Management in Early Stages
Management in Early Stages
Early stages refer to those with a structurally undamaged lunate and no cartilage
changes at both the midcarpal and radiocarpal joints. These patients are classified
as stages 0, I and II according to Litchman[12] and stage 0 according to Bain and Begg.[11]

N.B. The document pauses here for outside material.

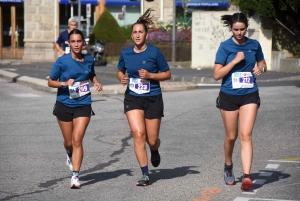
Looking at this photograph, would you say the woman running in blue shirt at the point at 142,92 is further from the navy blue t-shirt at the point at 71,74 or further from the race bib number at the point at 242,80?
the race bib number at the point at 242,80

The initial treatment for early stages of the disease consists of no less than 6 weeks
of immobilization and symptomatic pain management followed by a period of rehabilitation.[14] The goal is to stop lunate necrosis evolution and to detect revascularization signs
at an MRI scan ([Figure 1]).
Figure 1 Clinical case of a 32-year-old female patient with dominant limb diagnosed with Kienböck's
disease in stage 0 to I per Lichtman and 0 per Bain/Begg. She was treated with a short
arm cast for 3 months. The previous and final magnetic resonance imaging scans are
shown, revealing lunate vascular changes.
Surgical treatment is indicated to patients with no symptomatic or imaging improvement
even after a prolonged period of immobilization. In such cases, surgery aims to reduce
the load and stress over the lunate bone, with different surgical techniques for mechanical
or biological lunate decompression.
Surgical options for mechanical decompression include distal radius wedge osteotomy
and capitate shortening osteotomy, both with good long-term clinical outcomes.[15] We do not perform these routine techniques in these patients, and we prefer biological
decompression procedures.
There are two techniques for lunate biological decompression: the forage-type lunate
decompression and the metaphyseal decompression of the distal radius described by
Illarramendi et al.,[16] who reported good long-term outcomes.[17] We routinely perform this latter technique, either alone or associated with a vascularized
graft in Lichtman stage II. Through a bone window in the lateral border of the distal
radius, the metaphyseal cancellous bone is compressed with a spoon towards the distal
radial walls. This would produce an increase in the revascularization potential of
the lunate due to the local activation of reparative factors resulting in focused
hyperemia and neovascularization stimulation. It is a simple, reproducible procedure
that does not alter the normal anatomy of the wrist.
As previously mentioned, in patients with Lichtman stage II, we suggest the distal
radial vascularized graft technique along with the decompression procedure.[18] We use a dorsal graft under the 4-5 extensor compartment and protect it with a short
arm cast and a scaphocapitate Kirschner wire for 6 weeks ([Figure 2]). Our series of seven patients followed-up for 3 years yielded good outcomes, with
100% revascularization, immediate pain reduction, mobility range improvement and activities
resuming.
Figure 2 Surgical technique to obtain a vascularized graft from the 4-5 extensor compartment.
The graft and its pedicle, the perforation in the recipient lunate and the surgical
outcome are shown. The postoperative anteroposterior radiograph of the wrist shows
the scaphocapitate guidewire protected with a Kirschner wire and a short arm cast
for 6 weeks.
In summary, patients in stages 0, I and II are conservatively treated for 2 to 3 months.
In case of medical treatment failure, we suggest a metaphyseal decompression technique
for patients in stages 0 and I and its association with a vascularized graft for patients
in stage II.
Management in Intermediate Stages
Management in Intermediate Stages
Intermediate disease consists in Lichtman stage IIIA, with complete lunate involvement
but sparing the remaining carpal bones and with no wrist collapse.
In these patients, arthroscopy is essential to assess the lunate joint cartilage status
and indicate the proper surgical treatment. In patients classified as Bain and Begg
stage 1, we indicate a proximal carpectomy. This is an infrequent scenario and we
usually find some distal radial joint damage which contraindicates this technique.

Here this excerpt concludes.